### WHAT YOU NEED TO DO
Find the line containing "From among the", then output it and every line after it through the end of the listing below, exactly as written.
### DATA ROWS ###
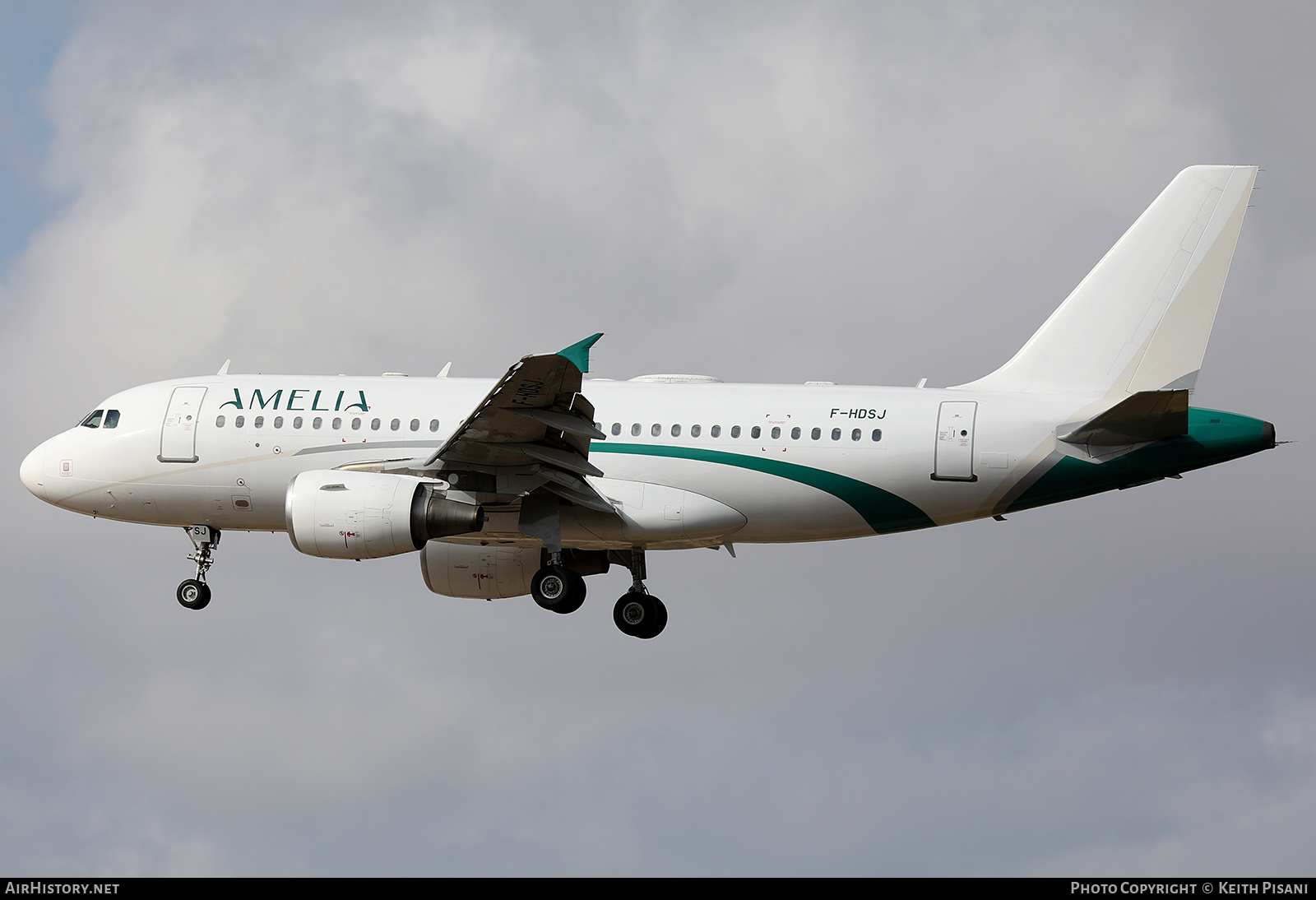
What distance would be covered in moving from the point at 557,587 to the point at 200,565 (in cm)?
927

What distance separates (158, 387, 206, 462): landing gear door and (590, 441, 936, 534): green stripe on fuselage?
35.9 feet

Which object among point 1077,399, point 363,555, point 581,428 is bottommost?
point 363,555

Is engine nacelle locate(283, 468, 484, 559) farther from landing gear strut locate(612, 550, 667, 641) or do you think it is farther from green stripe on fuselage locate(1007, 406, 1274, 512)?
green stripe on fuselage locate(1007, 406, 1274, 512)

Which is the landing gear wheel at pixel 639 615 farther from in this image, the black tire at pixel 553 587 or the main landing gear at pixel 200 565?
the main landing gear at pixel 200 565

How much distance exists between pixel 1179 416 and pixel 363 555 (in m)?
17.6

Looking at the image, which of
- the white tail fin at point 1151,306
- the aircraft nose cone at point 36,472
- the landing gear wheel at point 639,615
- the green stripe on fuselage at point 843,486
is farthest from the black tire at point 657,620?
the aircraft nose cone at point 36,472

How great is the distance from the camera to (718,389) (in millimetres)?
37188

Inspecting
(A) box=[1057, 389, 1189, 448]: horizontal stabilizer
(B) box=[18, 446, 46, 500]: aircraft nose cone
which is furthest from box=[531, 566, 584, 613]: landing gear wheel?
(B) box=[18, 446, 46, 500]: aircraft nose cone

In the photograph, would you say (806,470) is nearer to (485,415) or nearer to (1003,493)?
(1003,493)

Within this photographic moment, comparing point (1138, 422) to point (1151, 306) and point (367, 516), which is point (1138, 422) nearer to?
point (1151, 306)

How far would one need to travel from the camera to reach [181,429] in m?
38.4

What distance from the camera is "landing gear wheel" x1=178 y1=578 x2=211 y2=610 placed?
39344 mm

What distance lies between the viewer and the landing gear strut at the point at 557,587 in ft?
121

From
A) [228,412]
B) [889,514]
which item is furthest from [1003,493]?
[228,412]
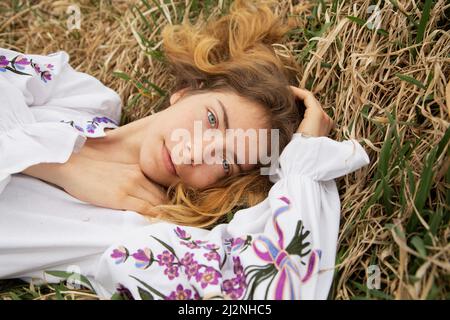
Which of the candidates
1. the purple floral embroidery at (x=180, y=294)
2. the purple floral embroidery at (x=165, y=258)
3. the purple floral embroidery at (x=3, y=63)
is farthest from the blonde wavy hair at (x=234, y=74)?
the purple floral embroidery at (x=3, y=63)

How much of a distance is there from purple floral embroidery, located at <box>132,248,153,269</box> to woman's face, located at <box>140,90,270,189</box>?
33 cm

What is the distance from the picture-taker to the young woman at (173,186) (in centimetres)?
140

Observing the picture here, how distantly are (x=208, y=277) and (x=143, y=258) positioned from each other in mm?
199

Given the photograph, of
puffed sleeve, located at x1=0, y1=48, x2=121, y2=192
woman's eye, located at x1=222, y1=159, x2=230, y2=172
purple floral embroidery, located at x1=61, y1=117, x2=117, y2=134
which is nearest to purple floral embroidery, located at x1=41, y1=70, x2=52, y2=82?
puffed sleeve, located at x1=0, y1=48, x2=121, y2=192

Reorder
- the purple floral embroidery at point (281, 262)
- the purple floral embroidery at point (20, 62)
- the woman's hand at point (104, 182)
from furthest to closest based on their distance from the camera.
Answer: the purple floral embroidery at point (20, 62), the woman's hand at point (104, 182), the purple floral embroidery at point (281, 262)

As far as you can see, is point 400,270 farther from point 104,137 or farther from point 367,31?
point 104,137

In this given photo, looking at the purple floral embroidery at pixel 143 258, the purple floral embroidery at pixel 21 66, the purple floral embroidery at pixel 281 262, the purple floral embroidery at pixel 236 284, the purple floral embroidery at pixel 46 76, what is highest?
the purple floral embroidery at pixel 21 66

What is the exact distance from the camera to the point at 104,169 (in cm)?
174

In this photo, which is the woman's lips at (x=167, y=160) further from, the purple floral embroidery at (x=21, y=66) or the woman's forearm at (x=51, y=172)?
the purple floral embroidery at (x=21, y=66)

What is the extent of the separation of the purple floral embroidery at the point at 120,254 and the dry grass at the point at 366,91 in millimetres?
159

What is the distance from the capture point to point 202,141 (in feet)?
5.35

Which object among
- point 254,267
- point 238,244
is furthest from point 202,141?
point 254,267

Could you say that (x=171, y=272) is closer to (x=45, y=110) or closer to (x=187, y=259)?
(x=187, y=259)

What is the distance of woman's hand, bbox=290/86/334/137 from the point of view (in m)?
1.71
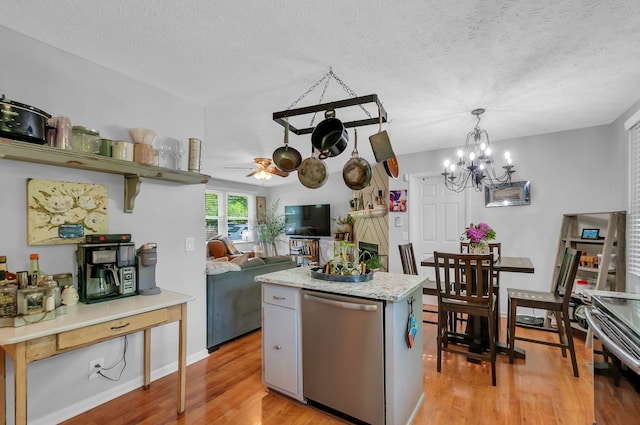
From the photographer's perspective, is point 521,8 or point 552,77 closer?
point 521,8

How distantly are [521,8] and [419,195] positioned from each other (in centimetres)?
334

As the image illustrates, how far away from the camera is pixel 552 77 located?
7.59 ft

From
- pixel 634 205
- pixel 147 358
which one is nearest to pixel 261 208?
pixel 147 358

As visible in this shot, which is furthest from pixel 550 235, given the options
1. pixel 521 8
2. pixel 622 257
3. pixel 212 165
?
pixel 212 165

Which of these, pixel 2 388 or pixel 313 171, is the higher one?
pixel 313 171

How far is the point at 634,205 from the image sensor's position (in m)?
2.89

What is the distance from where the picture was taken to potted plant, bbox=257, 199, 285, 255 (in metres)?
8.20

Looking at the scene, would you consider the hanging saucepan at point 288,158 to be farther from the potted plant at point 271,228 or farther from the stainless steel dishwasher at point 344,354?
the potted plant at point 271,228

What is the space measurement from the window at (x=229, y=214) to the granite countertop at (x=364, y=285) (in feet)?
18.2

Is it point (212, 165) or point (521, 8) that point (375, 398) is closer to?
point (521, 8)

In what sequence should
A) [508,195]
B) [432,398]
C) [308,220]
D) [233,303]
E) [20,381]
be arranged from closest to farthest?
[20,381]
[432,398]
[233,303]
[508,195]
[308,220]

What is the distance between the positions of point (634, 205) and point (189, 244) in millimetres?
4226

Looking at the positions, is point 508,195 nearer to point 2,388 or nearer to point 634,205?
point 634,205

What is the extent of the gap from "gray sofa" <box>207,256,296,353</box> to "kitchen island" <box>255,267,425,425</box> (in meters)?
0.93
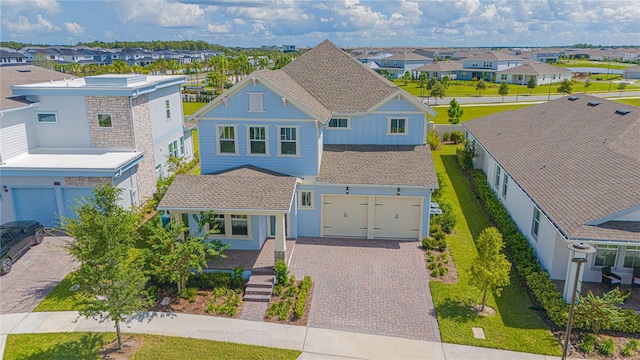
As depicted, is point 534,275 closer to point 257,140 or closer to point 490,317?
point 490,317

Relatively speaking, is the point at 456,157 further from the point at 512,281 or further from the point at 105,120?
the point at 105,120

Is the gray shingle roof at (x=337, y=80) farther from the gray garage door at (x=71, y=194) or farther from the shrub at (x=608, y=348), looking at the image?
the shrub at (x=608, y=348)

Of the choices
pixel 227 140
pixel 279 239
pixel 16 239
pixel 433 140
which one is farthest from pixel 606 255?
pixel 16 239

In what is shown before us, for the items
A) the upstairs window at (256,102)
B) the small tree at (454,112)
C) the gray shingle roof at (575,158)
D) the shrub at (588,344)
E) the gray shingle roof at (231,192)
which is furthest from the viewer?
the small tree at (454,112)

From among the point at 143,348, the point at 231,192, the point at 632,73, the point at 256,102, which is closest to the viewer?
→ the point at 143,348

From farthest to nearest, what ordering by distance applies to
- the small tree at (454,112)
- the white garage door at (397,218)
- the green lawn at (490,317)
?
the small tree at (454,112) < the white garage door at (397,218) < the green lawn at (490,317)

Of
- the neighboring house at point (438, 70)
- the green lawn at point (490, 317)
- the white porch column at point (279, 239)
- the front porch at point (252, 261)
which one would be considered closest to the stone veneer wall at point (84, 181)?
the front porch at point (252, 261)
###
### OUTPUT BELOW
From among the point at 143,348, the point at 231,192, the point at 632,73, the point at 256,102, which is closest to the viewer?
→ the point at 143,348

From farthest to nearest, what ordering by distance applies to
- the small tree at (454,112)
- the white garage door at (397,218)
- the green lawn at (490,317)
?
the small tree at (454,112) < the white garage door at (397,218) < the green lawn at (490,317)

Of
- the neighboring house at point (438, 70)
- the green lawn at point (490, 317)
- the white porch column at point (279, 239)
- the front porch at point (252, 261)
which one would be considered closest to the stone veneer wall at point (84, 181)?
the front porch at point (252, 261)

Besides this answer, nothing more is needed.